Rocha, mas pouco sólido

por Carlos Cunha | 2016.08.13 - 14:17

 

Fernando Rocha Andrade é político e gosta de assistir a jogos de futebol da seleção nacional. Uma empresa privada pode convidar clientes seus para assistir a jogos de futebol. Até aqui tudo parece situar-se no campo da mera cortesia. O problema é quando o convite é feito a governantes e políticos no ativo. Aí, como se costuma dizer, é que a porca torce o rabo.

Rocha Andrade não é propriamente o tipo de político dado a simpatias, sorrisinhos e beijinhos. Quando o ouvimos falar também não é daqueles que causa grande empatia, até porque num estilo meio labrego meio bronco lá vai tentando fazer dos portugueses néscios, quer no que toca às alterações que o governo socialista pretende introduzir na taxação do IMI, quer na forma meio atabalhoada como procurou isentar-se de responsabilidades nas “borlas” que lhe foram concedidas pela Galp, que o convidou e lhe pagou as viagens, assim como a outros dois secretários de estado do atual governo que viajaram confortavelmente até França para assistirem a dois jogos da seleção portuguesa durante o Euro, final incluída.

O assunto até poderia ter passado à margem, não fosse Rocha Andrade ter a seu cargo a tutela da Autoridade Tributária com quem a petrolífera portuguesa tem um contencioso a decorrer no tribunal resultante de um diferendo de 100 milhões de euros relativo ao pagamento de impostos.

António Costa desvalorizou o assunto, continuando a torrar ao sol algarvio. Quem fez as despesas do governo socialista foi o primeiro-ministro interino, Augusto Santos Silva, que tentou colocar água na fervura, anunciando com toda a solenidade que os membros do governo que viajaram para França a expensas da petrolífera iriam reembolsar Galp de todas as despesas efetuadas. A cereja no topo do bolo acrescentou-a a seguir ao anunciar a criação de um código de conduta para governantes e altos quadros da Administração Pública.

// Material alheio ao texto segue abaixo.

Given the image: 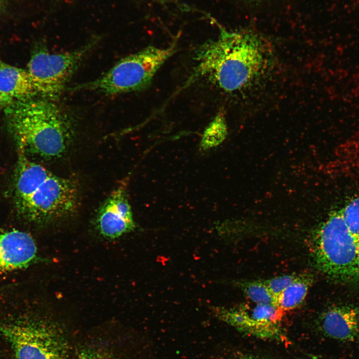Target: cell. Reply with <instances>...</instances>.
<instances>
[{
    "label": "cell",
    "instance_id": "1",
    "mask_svg": "<svg viewBox=\"0 0 359 359\" xmlns=\"http://www.w3.org/2000/svg\"><path fill=\"white\" fill-rule=\"evenodd\" d=\"M272 54L265 40L253 32L223 31L196 50L197 64L189 81L207 77L226 92L244 90L267 72Z\"/></svg>",
    "mask_w": 359,
    "mask_h": 359
},
{
    "label": "cell",
    "instance_id": "2",
    "mask_svg": "<svg viewBox=\"0 0 359 359\" xmlns=\"http://www.w3.org/2000/svg\"><path fill=\"white\" fill-rule=\"evenodd\" d=\"M4 113L20 152L55 158L69 146L73 133L72 123L54 101L39 96L14 100L5 106Z\"/></svg>",
    "mask_w": 359,
    "mask_h": 359
},
{
    "label": "cell",
    "instance_id": "3",
    "mask_svg": "<svg viewBox=\"0 0 359 359\" xmlns=\"http://www.w3.org/2000/svg\"><path fill=\"white\" fill-rule=\"evenodd\" d=\"M15 204L28 222L44 224L70 215L78 203L72 180L58 176L20 153L14 178Z\"/></svg>",
    "mask_w": 359,
    "mask_h": 359
},
{
    "label": "cell",
    "instance_id": "4",
    "mask_svg": "<svg viewBox=\"0 0 359 359\" xmlns=\"http://www.w3.org/2000/svg\"><path fill=\"white\" fill-rule=\"evenodd\" d=\"M311 247L315 266L324 274L340 282H359V241L341 211L332 213L317 230Z\"/></svg>",
    "mask_w": 359,
    "mask_h": 359
},
{
    "label": "cell",
    "instance_id": "5",
    "mask_svg": "<svg viewBox=\"0 0 359 359\" xmlns=\"http://www.w3.org/2000/svg\"><path fill=\"white\" fill-rule=\"evenodd\" d=\"M175 49V45L167 48L148 46L121 59L99 78L74 89L97 91L108 95L143 90L151 84Z\"/></svg>",
    "mask_w": 359,
    "mask_h": 359
},
{
    "label": "cell",
    "instance_id": "6",
    "mask_svg": "<svg viewBox=\"0 0 359 359\" xmlns=\"http://www.w3.org/2000/svg\"><path fill=\"white\" fill-rule=\"evenodd\" d=\"M0 334L16 359H66L67 343L52 322L34 318L0 321Z\"/></svg>",
    "mask_w": 359,
    "mask_h": 359
},
{
    "label": "cell",
    "instance_id": "7",
    "mask_svg": "<svg viewBox=\"0 0 359 359\" xmlns=\"http://www.w3.org/2000/svg\"><path fill=\"white\" fill-rule=\"evenodd\" d=\"M96 40L71 51L50 53L44 48L36 50L31 56L27 71L39 97L55 101Z\"/></svg>",
    "mask_w": 359,
    "mask_h": 359
},
{
    "label": "cell",
    "instance_id": "8",
    "mask_svg": "<svg viewBox=\"0 0 359 359\" xmlns=\"http://www.w3.org/2000/svg\"><path fill=\"white\" fill-rule=\"evenodd\" d=\"M95 225L99 234L107 239H115L135 227L126 190L119 186L108 196L96 217Z\"/></svg>",
    "mask_w": 359,
    "mask_h": 359
},
{
    "label": "cell",
    "instance_id": "9",
    "mask_svg": "<svg viewBox=\"0 0 359 359\" xmlns=\"http://www.w3.org/2000/svg\"><path fill=\"white\" fill-rule=\"evenodd\" d=\"M37 253L35 241L28 233L17 230L0 233V272L28 267Z\"/></svg>",
    "mask_w": 359,
    "mask_h": 359
},
{
    "label": "cell",
    "instance_id": "10",
    "mask_svg": "<svg viewBox=\"0 0 359 359\" xmlns=\"http://www.w3.org/2000/svg\"><path fill=\"white\" fill-rule=\"evenodd\" d=\"M320 330L326 337L342 342H359V306L338 305L320 316Z\"/></svg>",
    "mask_w": 359,
    "mask_h": 359
},
{
    "label": "cell",
    "instance_id": "11",
    "mask_svg": "<svg viewBox=\"0 0 359 359\" xmlns=\"http://www.w3.org/2000/svg\"><path fill=\"white\" fill-rule=\"evenodd\" d=\"M0 93L10 101L38 96L27 70L0 60Z\"/></svg>",
    "mask_w": 359,
    "mask_h": 359
},
{
    "label": "cell",
    "instance_id": "12",
    "mask_svg": "<svg viewBox=\"0 0 359 359\" xmlns=\"http://www.w3.org/2000/svg\"><path fill=\"white\" fill-rule=\"evenodd\" d=\"M219 315L223 320L245 333L263 339H282L279 327L268 326L256 322L244 308L223 310L220 311Z\"/></svg>",
    "mask_w": 359,
    "mask_h": 359
},
{
    "label": "cell",
    "instance_id": "13",
    "mask_svg": "<svg viewBox=\"0 0 359 359\" xmlns=\"http://www.w3.org/2000/svg\"><path fill=\"white\" fill-rule=\"evenodd\" d=\"M313 282V278L311 275L301 274L279 295L277 306L284 312L299 307L306 297Z\"/></svg>",
    "mask_w": 359,
    "mask_h": 359
},
{
    "label": "cell",
    "instance_id": "14",
    "mask_svg": "<svg viewBox=\"0 0 359 359\" xmlns=\"http://www.w3.org/2000/svg\"><path fill=\"white\" fill-rule=\"evenodd\" d=\"M227 133L225 117L223 114L219 113L204 131L200 142L201 149L205 151L218 146L225 139Z\"/></svg>",
    "mask_w": 359,
    "mask_h": 359
},
{
    "label": "cell",
    "instance_id": "15",
    "mask_svg": "<svg viewBox=\"0 0 359 359\" xmlns=\"http://www.w3.org/2000/svg\"><path fill=\"white\" fill-rule=\"evenodd\" d=\"M245 295L256 304L276 305V299L265 283L264 280H251L239 283Z\"/></svg>",
    "mask_w": 359,
    "mask_h": 359
},
{
    "label": "cell",
    "instance_id": "16",
    "mask_svg": "<svg viewBox=\"0 0 359 359\" xmlns=\"http://www.w3.org/2000/svg\"><path fill=\"white\" fill-rule=\"evenodd\" d=\"M247 311L256 322L268 326L279 327L284 311L274 304H256Z\"/></svg>",
    "mask_w": 359,
    "mask_h": 359
},
{
    "label": "cell",
    "instance_id": "17",
    "mask_svg": "<svg viewBox=\"0 0 359 359\" xmlns=\"http://www.w3.org/2000/svg\"><path fill=\"white\" fill-rule=\"evenodd\" d=\"M340 211L348 229L359 241V196L352 199Z\"/></svg>",
    "mask_w": 359,
    "mask_h": 359
},
{
    "label": "cell",
    "instance_id": "18",
    "mask_svg": "<svg viewBox=\"0 0 359 359\" xmlns=\"http://www.w3.org/2000/svg\"><path fill=\"white\" fill-rule=\"evenodd\" d=\"M300 275L297 274L284 275L264 280V281L277 301L279 295L288 286L296 280Z\"/></svg>",
    "mask_w": 359,
    "mask_h": 359
},
{
    "label": "cell",
    "instance_id": "19",
    "mask_svg": "<svg viewBox=\"0 0 359 359\" xmlns=\"http://www.w3.org/2000/svg\"><path fill=\"white\" fill-rule=\"evenodd\" d=\"M75 359H115L107 352L100 349H85L78 354Z\"/></svg>",
    "mask_w": 359,
    "mask_h": 359
},
{
    "label": "cell",
    "instance_id": "20",
    "mask_svg": "<svg viewBox=\"0 0 359 359\" xmlns=\"http://www.w3.org/2000/svg\"><path fill=\"white\" fill-rule=\"evenodd\" d=\"M12 0H0V14L7 8Z\"/></svg>",
    "mask_w": 359,
    "mask_h": 359
},
{
    "label": "cell",
    "instance_id": "21",
    "mask_svg": "<svg viewBox=\"0 0 359 359\" xmlns=\"http://www.w3.org/2000/svg\"><path fill=\"white\" fill-rule=\"evenodd\" d=\"M237 359H265L262 358L249 354L239 355Z\"/></svg>",
    "mask_w": 359,
    "mask_h": 359
},
{
    "label": "cell",
    "instance_id": "22",
    "mask_svg": "<svg viewBox=\"0 0 359 359\" xmlns=\"http://www.w3.org/2000/svg\"><path fill=\"white\" fill-rule=\"evenodd\" d=\"M11 102L0 93V106H6Z\"/></svg>",
    "mask_w": 359,
    "mask_h": 359
},
{
    "label": "cell",
    "instance_id": "23",
    "mask_svg": "<svg viewBox=\"0 0 359 359\" xmlns=\"http://www.w3.org/2000/svg\"><path fill=\"white\" fill-rule=\"evenodd\" d=\"M247 1L250 2H260L262 1H265L267 0H245Z\"/></svg>",
    "mask_w": 359,
    "mask_h": 359
}]
</instances>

Com tantos códigos, regras de etiqueta e de protocolo é natural que os governantes socialistas fiquem confusos e baralhados ao ponto de já confundirem um fondue com um gratinado. Santos Silva, habitualmente perspicaz, desconhecia clamorosamente que todos os funcionários da Autoridade Tributária e Aduaneira, incluindo claro está o Secretário de Estado, já têm, desde 2015, um código de conduta pelo qual devem pautar a sua conduta, pelo que o regulamento ora proposto, não passará de uma redundância inútil e desnecessária.

Rocha Andrade demonstrou toda a massa arrogante de que é feito, furtando-se a um pedido de desculpas, Costa branqueou-lhe a conduta, mas retirou-lhe a competência de tomar decisões sobre a Galp. Mesmo fragilizado na sua autoridade, Rocha não despencou. Assim sendo, qualquer funcionário público que aceite ofertas de terceiros, quando apanhado com a boca na botija, deverá ser ilibado desde que proceda à devolução dos mesmos à semelhança do seu superior.

A líder dos bloquistas, qual pitonisa grega, serpenteou a questão preferindo salientar que recaem sobre este governo elevadas expetativas quanto à conduta dos seus membros. Mudam-se os tempos, mudam-se as opiniões… e a aguerrida Catarina de outros tempos mostra agora enorme frouxidão com os parceiros da geringonça.

Por último, queria deixar uma palavra de enorme agradecimento a todos os bombeiros que heroicamente combatem dia e noite o flagelo dos incêndios, arriscando a vida para defenderem as populações e o território. Bem hajam pela vossa coragem e espírito de missão…

 

Carlos Cunha é militante do CDS-PP de Viseu e deputado na Assembleia Municipal. Licenciado em Português/Francês pela Escola Superior de Educação de Viseu concluiu, em 2002, a sua Pós Graduação em Educação Especial no pólo de Viseu da Universidade Católica Portuguesa.